*WORK INSTRUCTIONS*
(A) Please answer these about the Oasis v. West decision:
(i) In what format does Oasis publish state statutes and cases?
(ii) Which states' appellate decisions does the Southern Reporter include?
(iii) In what year did West begin publishing the Southern Reporter?
(B) Reproduce word for word the part of the Oasis v. West decision that opens with the words containing "Bruce Howard Little, Janell" and closes with "for Oasis Publishing Company, Inc.".

*TEXT SHOWN*
——————

Oasis Pub. Co., Inc. v. West Pub. Co.

Decision Date17 May 1996
Docket NumberCivil No. 3-95-563.
Citation924 F. Supp. 918
PartiesOASIS PUBLISHING COMPANY, INC., Plaintiff, v. WEST PUBLISHING COMPANY, Defendant.
CourtU.S. District Court — District of Minnesota

COPYRIGHT MATERIAL OMITTED

Bruce Howard Little, Janell M. Gabor, Popham Haik Schnobrich & Kaufman, Minneapolis, MN, Jose I. Rojas, Broad & Cassel, Miami, FL, for Oasis Publishing Company, Inc.

Joseph Myles Musilek, Monica M. McCarty, Schatz Paquin Lockridge Grindal & Holstein, Minneapolis, MN, for West Publishing Company.

MEMORANDUM AND ORDER

MAGNUSON, Chief Judge.

This matter is before the Court upon West Publishing Company's (West's) Motion for Partial Summary Judgment and on Oasis Publishing Company, Inc.'s (Oasis') Cross-Motion for Partial Summary Judgment. For the following reasons the Court grants West's motion and denies Oasis' motion.

BACKGROUND

Oasis Publishing Company, Inc., (Oasis) publishes the statutes and cases of several states in Compact Disc Read Only Memory (CD-ROM) format. Among other works, West Publishing Company (West) publishes case reports of both state and federal courts in print in the National Reporter System, in its on-line computer database service (WESTLAW) and also in CD-ROM format. Both parties are private, for-profit corporations.

West publishes the Southern Reporter, a regional reporter that includes state court appellate decisions from Alabama, Florida, Louisiana and Mississippi. The Southern Reporter is a part of West's National Reporter System. West also publishes Florida Cases, in which it reprints Florida decisions as they appear in the Southern Reporter with related preliminary tables and digest material. This material includes case synopsis, syllabi, digest key numbers, index digests, and tables of statutes. The parties agree that West has a copyright in this material and it is not the subject of this dispute. Instead of having its own pagination, the Florida Cases reporter is printed using the volume numbers and pagination of the Southern Reporter. As a result, pagination in Florida Cases is not consecutive, but has numeric gaps where Alabama, Louisiana and Mississippi cases would appear in the Southern Reporter. In other words, the Florida Cases reporter is essentially the Southern Reporter with non-Florida cases omitted. Thus, when citing to Florida Cases one actually cites to the Southern Reporter.1

The history of the Florida Cases and the Southern Reporter bears on this case. West began publishing the Southern Reporter in 1887 as part of its National Reporter System, including decisions of Florida courts. Prior to 1948, the State of Florida privately published and sold the decisions of Florida courts in its Florida Reports. In 1948, the same year Florida ceased publishing the Florida Reports as the official reporter of its appellate decisions, the Florida Supreme Court issued a notice declaring the Southern Reporter the "official publication of the opinions and decisions of the Supreme Court of Florida." The following year West began publishing Florida Cases. In 1972 West extended coverage of Florida Cases back to 1941, the year the Southern Reporter began its second series. Therefore, coverage of the Florida Cases now corresponds to Volume 1 of Southern Reporter, Second Series.

——————

*GIVEN INFORMATION*

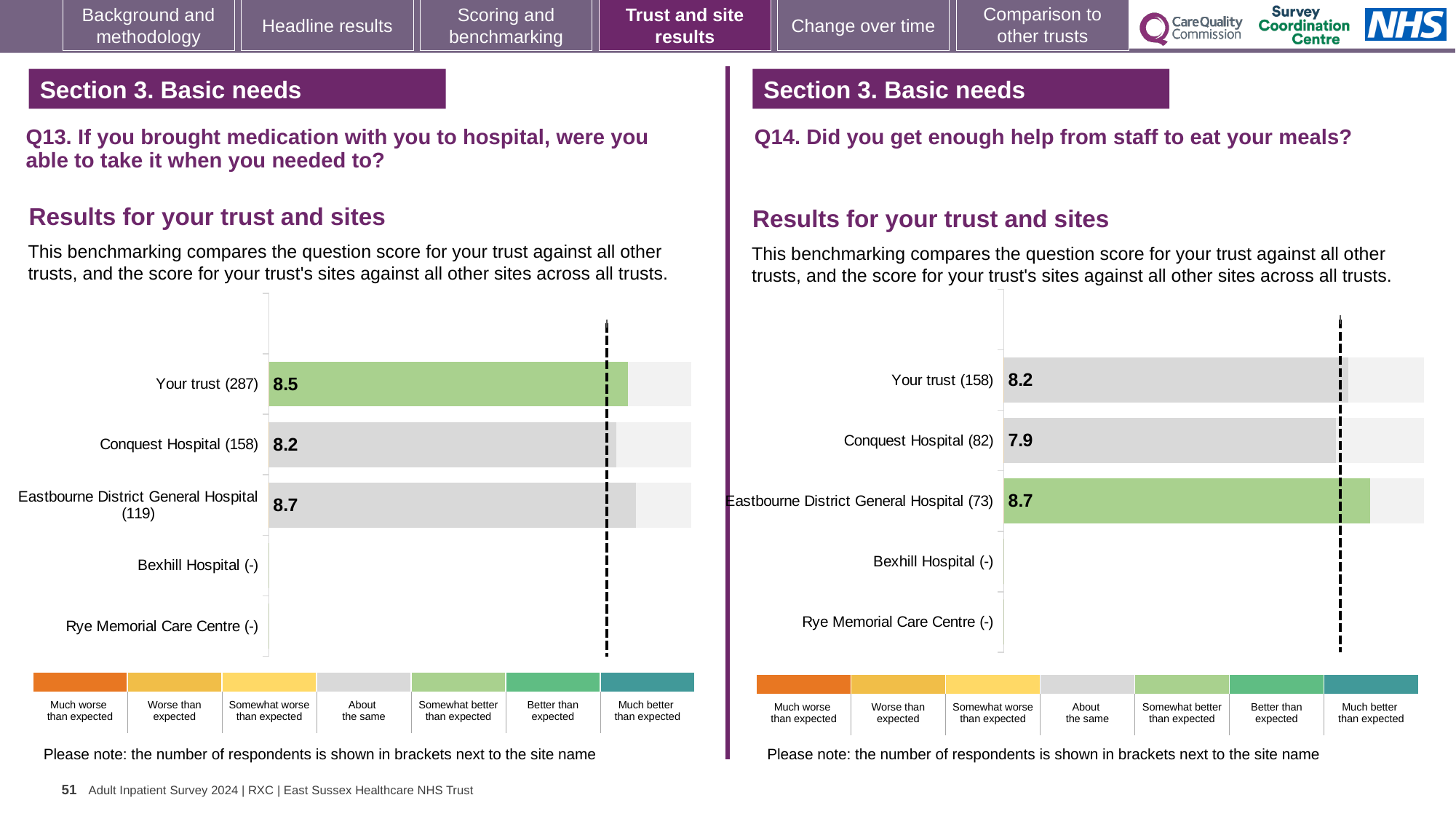
On the Q14 chart (right), which row has the lowest score? Conquest Hospital On the Q13 chart (left), what is the difference between the scores for Eastbourne District General Hospital and Conquest Hospital? 0.5 On the Q13 chart (left), what is the score for Your trust? 8.5 On the Q14 chart (right), what is the score for Eastbourne District General Hospital? 8.7 On the Q14 chart (right), what is the score for Conquest Hospital? 7.9 On the Q13 chart (left), how many respondents are shown in brackets for Your trust? 287 What kind of chart is used on the Q14 chart (right)? bar chart On the Q13 chart (left), how many rows (sites and trust) are listed on the vertical axis? 5 On the Q13 chart (left), which site or trust row has the highest score? Eastbourne District General Hospital On the Q13 chart (left), what is the score for Conquest Hospital? 8.2 On the Q14 chart (right), what is the difference between the scores for Your trust and Conquest Hospital? 0.3 On the Q14 chart (right), is the score for Your trust larger or smaller than the score for Eastbourne District General Hospital? smaller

——————

*ANSWERS BY TASK*
(A)
(i) Compact Disc Read Only Memory (CD-ROM)
(ii) Alabama, Florida, Louisiana and Mississippi
(iii) 1887

(B)
Bruce Howard Little, Janell M. Gabor, Popham Haik Schnobrich & Kaufman, Minneapolis, MN, Jose I. Rojas, Broad & Cassel, Miami, FL, for Oasis Publishing Company, Inc.